- Grow Arabidopsis Col-0 and dcl4-2 null mutant plants in Levington F2+S professional growth compost (Everris LTD product 92150436, lot AF2S75LE) in Panasonic/SANYO growth chambers set to 21°C constant temperature with a 16h light, 8h dark photoperiod.
- Grow plants for 28d.
- Weigh 100mg of leaf tissue in 1.5 ml microcentrifuge tubes containing 2 metal ball bearings.
- Freeze leaf tissue the tubes by submersion in liquid nitrogen.
- Lyze plant tissue in a TissueLyser II (Qiagen, 85300, lot 1212120617C) for 1min at 30Hz.
- Extract total protein by adding 100µl of protein extraction buffer (20mM Tris pH7.5, 5mM MgCl2, 300mM NaCl, 5mM DTT, 0.1% NP40) with 1x cOmplete protease inhibitor cocktail (Roche, 11697498001, lot 11140920) to 100mg of the lyzed plant tissue. Vortex samples for 20s immediately after addition of the protein extraction buffer.
- Centrifuge the crude protein extract at 13,000rpm at 4°C for 1min.
- Transfer the supernatant to a clean microcentrifuge tube and discard the original tube containing the pelleted plant material.
- Use 5µl of the protein extract to determine the protein concentration using a Bradford assay (Sigma, Catalogue B6916, lot SLBL4590V).
- Mix 25µg total plant protein (in 13µl) with 2µl of 10x Bolt LDS sample loading buffer (Novex, B0007, lot 1691095) and 2µl of 10x Bolt sample reducing agent (Novex, B0009, lot 1692508).
- Denature samples in a dry heat block at 70°C for 10min, and immediately load them onto a pre-cast 7% tris-acetate NuPAGE gel (Novex, EA03555BOX, lot 17021432).
- Separate proteins at a constant 165V for 5h at 25°C alongside Amersham full-range rainbow molecular weight marker (GE Healthcare, RPN800E, lot 9661354).
- Wash the gel for 5min in 20% ethanol and soak it for 1min in transfer buffer (Novex, BT0006 & BT0005, lot 1771634).
- Transfer proteins to a 0.45µm nitrocellulose membrane (Bio-Rad, Catalogue 1620115) ON at 4°C and a constant 15V using a Novex miniblot module (Novex, Catalogue B1000).
- Block the membrane in TBSTT (20mM Tris (pH7.5), 150mM NaCl, 0.25% (v/v) Tween-20, 0.1% (v/v) Triton-X for 1h at 25°C.
- Incubate with primary Dicer-Like Protein 4 (DCL4) (N-Term) antibody (antibodies-online, ABIN2441994, lot 1472) diluted 1:2000 in TBSTT for 1h at 25°C.
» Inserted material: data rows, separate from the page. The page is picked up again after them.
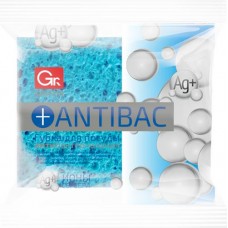 Губка поролоновая GRIFON ANTIBAC 9,5х6,5х3,6см, крупнопористый поролон в магазинах Лента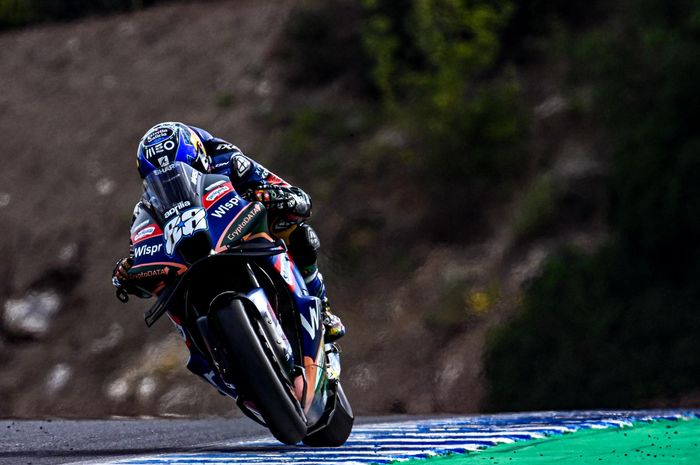 Miguel Oliveira Akhiri MotoGP 2023 Lebih Awal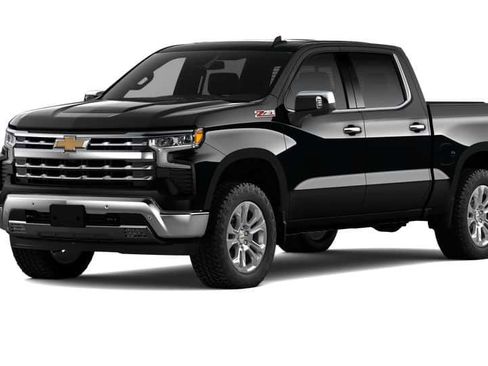 New 2026 Chevrolet Silverado 1500 LTZ w/ LTZ Premium Package image 26
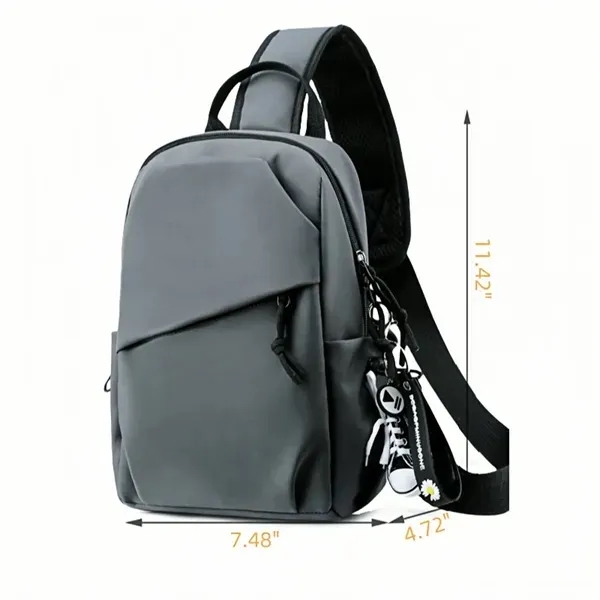 Adjustable Crossbody Sling Bag 1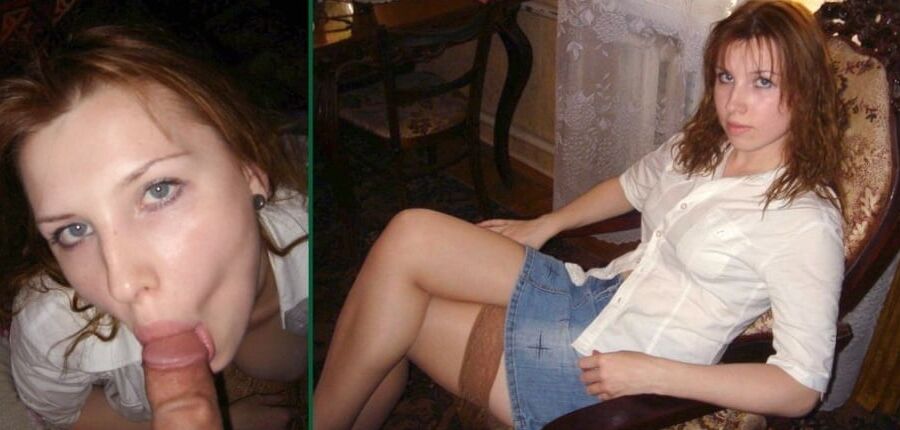 Before and After - Blowjobs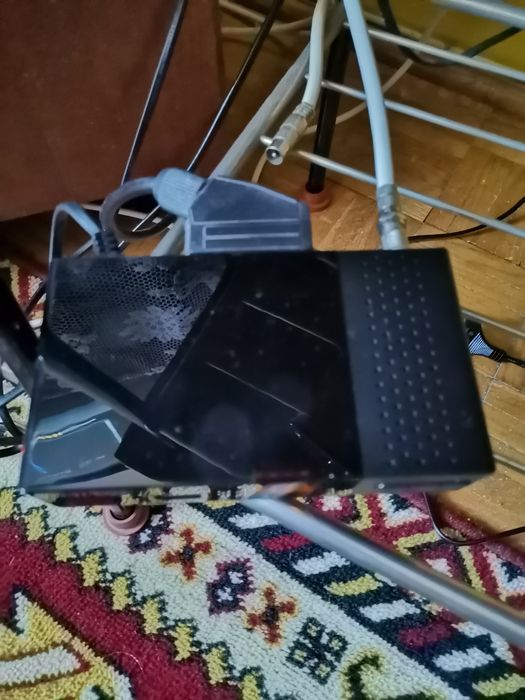 Ferguson Ariva T30 DVB-T2 H.265 HEVC dekoder tuner pilot zamiennik kpl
- Wash the membrane 6x 5min with 5% milk TBSTT.
- Incubate the membrane with Pierce Goat Anti-Rabbit IgG (H+L) peroxidase conjugated secondary antibody (Thermo Fisher, Catalogue 31466, lot RB230254) diluted 1:10000 in 5% milk TBSTT for 1h at 25°C.
- Wash the membrane 6x 10min with 5% milk TBSTT.
- Incubate the membrane for 2min at 25°C in Pierce Western blotting substrate solution containing equal volumes of ECL reagents A/B (Thermo Scientific, Catalogue 32106, lot QG220709B) and SuperSignal ECL reagents A/B (Thermo Scientific, Catalogue 37071, lot RF232237); remove excess Western blotting substrate.
- The membrane was exposed to an X-Ray film (Thermo Scientific, Catalogue 34089) to determine protein abundance.